YOUR GOAL:
Please restate each entry exactly, without skipping any.

==========

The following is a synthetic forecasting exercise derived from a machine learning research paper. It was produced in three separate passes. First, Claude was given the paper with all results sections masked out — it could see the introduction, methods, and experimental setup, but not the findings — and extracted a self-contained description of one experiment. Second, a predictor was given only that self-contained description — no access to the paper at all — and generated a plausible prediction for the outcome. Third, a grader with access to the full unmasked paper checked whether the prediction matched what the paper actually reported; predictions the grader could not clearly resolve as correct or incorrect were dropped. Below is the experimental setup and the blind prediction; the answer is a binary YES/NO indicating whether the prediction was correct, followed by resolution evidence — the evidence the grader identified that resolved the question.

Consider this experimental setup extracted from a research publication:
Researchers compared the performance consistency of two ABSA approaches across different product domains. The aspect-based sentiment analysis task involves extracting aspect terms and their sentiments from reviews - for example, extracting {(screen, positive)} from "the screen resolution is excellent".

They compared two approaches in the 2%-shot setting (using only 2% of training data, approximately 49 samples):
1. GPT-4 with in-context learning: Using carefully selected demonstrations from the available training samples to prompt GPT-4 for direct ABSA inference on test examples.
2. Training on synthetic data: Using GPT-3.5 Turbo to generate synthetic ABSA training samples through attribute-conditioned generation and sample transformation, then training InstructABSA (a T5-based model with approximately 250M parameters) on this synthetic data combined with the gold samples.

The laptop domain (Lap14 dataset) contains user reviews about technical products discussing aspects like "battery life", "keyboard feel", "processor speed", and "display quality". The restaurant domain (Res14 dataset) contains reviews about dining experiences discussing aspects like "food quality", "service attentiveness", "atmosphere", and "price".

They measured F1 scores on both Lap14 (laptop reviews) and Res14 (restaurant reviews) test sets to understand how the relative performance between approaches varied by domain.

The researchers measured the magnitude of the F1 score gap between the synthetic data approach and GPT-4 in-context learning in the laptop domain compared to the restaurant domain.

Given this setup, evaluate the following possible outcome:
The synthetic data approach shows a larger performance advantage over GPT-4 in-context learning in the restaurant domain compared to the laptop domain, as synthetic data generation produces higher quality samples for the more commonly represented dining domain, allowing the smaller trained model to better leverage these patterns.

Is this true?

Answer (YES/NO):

==========

RESPONSE AREA:
The following is a synthetic forecasting exercise derived from a machine learning research paper. It was produced in three separate passes. First, Claude was given the paper with all results sections masked out — it could see the introduction, methods, and experimental setup, but not the findings — and extracted a self-contained description of one experiment. Second, a predictor was given only that self-contained description — no access to the paper at all — and generated a plausible prediction for the outcome. Third, a grader with access to the full unmasked paper checked whether the prediction matched what the paper actually reported; predictions the grader could not clearly resolve as correct or incorrect were dropped. Below is the experimental setup and the blind prediction; the answer is a binary YES/NO indicating whether the prediction was correct, followed by resolution evidence — the evidence the grader identified that resolved the question.

Consider this experimental setup extracted from a research publication:
Researchers compared the performance consistency of two ABSA approaches across different product domains. The aspect-based sentiment analysis task involves extracting aspect terms and their sentiments from reviews - for example, extracting {(screen, positive)} from "the screen resolution is excellent".

They compared two approaches in the 2%-shot setting (using only 2% of training data, approximately 49 samples):
1. GPT-4 with in-context learning: Using carefully selected demonstrations from the available training samples to prompt GPT-4 for direct ABSA inference on test examples.
2. Training on synthetic data: Using GPT-3.5 Turbo to generate synthetic ABSA training samples through attribute-conditioned generation and sample transformation, then training InstructABSA (a T5-based model with approximately 250M parameters) on this synthetic data combined with the gold samples.

The laptop domain (Lap14 dataset) contains user reviews about technical products discussing aspects like "battery life", "keyboard feel", "processor speed", and "display quality". The restaurant domain (Res14 dataset) contains reviews about dining experiences discussing aspects like "food quality", "service attentiveness", "atmosphere", and "price".

They measured F1 scores on both Lap14 (laptop reviews) and Res14 (restaurant reviews) test sets to understand how the relative performance between approaches varied by domain.

The researchers measured the magnitude of the F1 score gap between the synthetic data approach and GPT-4 in-context learning in the laptop domain compared to the restaurant domain.

Given this setup, evaluate the following possible outcome:
The synthetic data approach shows a larger performance advantage over GPT-4 in-context learning in the restaurant domain compared to the laptop domain, as synthetic data generation produces higher quality samples for the more commonly represented dining domain, allowing the smaller trained model to better leverage these patterns.

Is this true?

Answer (YES/NO):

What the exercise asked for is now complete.